* **INPUT ROWS**
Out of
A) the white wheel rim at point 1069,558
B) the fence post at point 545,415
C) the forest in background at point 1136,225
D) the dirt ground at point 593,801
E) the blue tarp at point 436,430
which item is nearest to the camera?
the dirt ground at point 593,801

* **STATED TASK**
Gather every line in the listing that contains the string "point".

* **CORRECT RESULT**
A) the white wheel rim at point 1069,558
B) the fence post at point 545,415
C) the forest in background at point 1136,225
D) the dirt ground at point 593,801
E) the blue tarp at point 436,430
the dirt ground at point 593,801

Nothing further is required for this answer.